When both people seek to improve their relationship and both are willing to make some changes, counselling can be highly effective. The problem is, many couples will wait years after developing problems before coming in to do some work.
Think of it this way — if you find out early that you are having elevated blood sugars and you can treat it before it gets serious, you’re much more likely to avoid a diagnosis of diabetes. In the same way, working on small problems early in their development means that you’re more likely to have success in the counselling process.
3. Even Though It’s Tough, Talk About the Problems
I’ve worked with several couples going through intense pain in their relationship. I’ll give assignments to them specifically designed to help them connect better and feel more closely bonded. Many times, this will lead to couples to no longer want to talk about the difficulties. They’ll note, “Things felt so good on date night, I didn’t want to bring up an issue.” Or, they’ll say that talking about problems will only make them worse.
I politely disagree.
After all, the lack of effectively talking about issues in the past is the reason that they are seeking guidance and help at this time. Think of going to a medical doctor because you’ve been having a host of intermittent symptoms that have you concerned.
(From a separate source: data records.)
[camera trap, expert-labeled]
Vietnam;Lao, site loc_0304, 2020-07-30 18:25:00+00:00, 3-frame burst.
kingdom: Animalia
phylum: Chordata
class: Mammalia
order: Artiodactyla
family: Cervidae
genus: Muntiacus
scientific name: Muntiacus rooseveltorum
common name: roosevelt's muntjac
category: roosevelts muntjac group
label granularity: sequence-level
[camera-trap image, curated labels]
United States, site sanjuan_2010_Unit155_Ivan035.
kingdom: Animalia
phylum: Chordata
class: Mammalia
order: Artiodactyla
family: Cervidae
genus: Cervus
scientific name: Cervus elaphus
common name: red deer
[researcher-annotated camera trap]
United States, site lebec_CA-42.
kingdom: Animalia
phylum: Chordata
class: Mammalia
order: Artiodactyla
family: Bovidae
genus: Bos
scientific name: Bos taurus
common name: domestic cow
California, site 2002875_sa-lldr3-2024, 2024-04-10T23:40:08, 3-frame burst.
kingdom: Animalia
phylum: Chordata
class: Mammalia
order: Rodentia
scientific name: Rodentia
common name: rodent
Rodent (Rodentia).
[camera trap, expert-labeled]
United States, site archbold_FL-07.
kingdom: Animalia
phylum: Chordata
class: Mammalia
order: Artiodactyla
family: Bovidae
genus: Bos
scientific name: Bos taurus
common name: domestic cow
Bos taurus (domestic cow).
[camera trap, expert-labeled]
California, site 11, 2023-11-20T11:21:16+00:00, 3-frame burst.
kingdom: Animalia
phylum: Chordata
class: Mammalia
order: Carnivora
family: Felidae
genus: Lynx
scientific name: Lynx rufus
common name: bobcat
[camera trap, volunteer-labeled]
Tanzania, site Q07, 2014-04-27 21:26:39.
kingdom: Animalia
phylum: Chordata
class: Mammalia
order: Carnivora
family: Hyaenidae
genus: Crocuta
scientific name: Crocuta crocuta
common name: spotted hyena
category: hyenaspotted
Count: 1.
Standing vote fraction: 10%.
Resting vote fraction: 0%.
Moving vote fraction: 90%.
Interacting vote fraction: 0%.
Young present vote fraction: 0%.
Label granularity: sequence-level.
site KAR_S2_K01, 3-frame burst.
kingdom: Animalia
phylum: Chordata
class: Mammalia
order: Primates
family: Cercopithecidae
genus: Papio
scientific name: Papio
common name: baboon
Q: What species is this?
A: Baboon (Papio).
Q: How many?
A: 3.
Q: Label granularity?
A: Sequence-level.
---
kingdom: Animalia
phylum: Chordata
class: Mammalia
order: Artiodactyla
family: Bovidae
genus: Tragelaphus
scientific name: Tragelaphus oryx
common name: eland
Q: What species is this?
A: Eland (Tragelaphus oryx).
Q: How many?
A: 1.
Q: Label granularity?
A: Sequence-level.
Would you leave this information out at your appointment if you were not experiencing them in that moment? Not if you wanted to get better. You’d mention the issues so your doctor can help you. We should do the same in marriage. Talk about the problems so you can find a workable solution.
While it takes a little work, it really is possible to stay committed to one another and to enjoy your marriage. If you’re looking to improve your marriage, try the following:
1. Sit down with your spouse and talk about one thing you can each do to work on having a more fulfilling marriage.
2. If you feel you need a little help, seek out a pastor or counsellor that can help you develop some communication and conflict resolution skills.
Marriage should be enjoyable, so do the work to make sure yours is.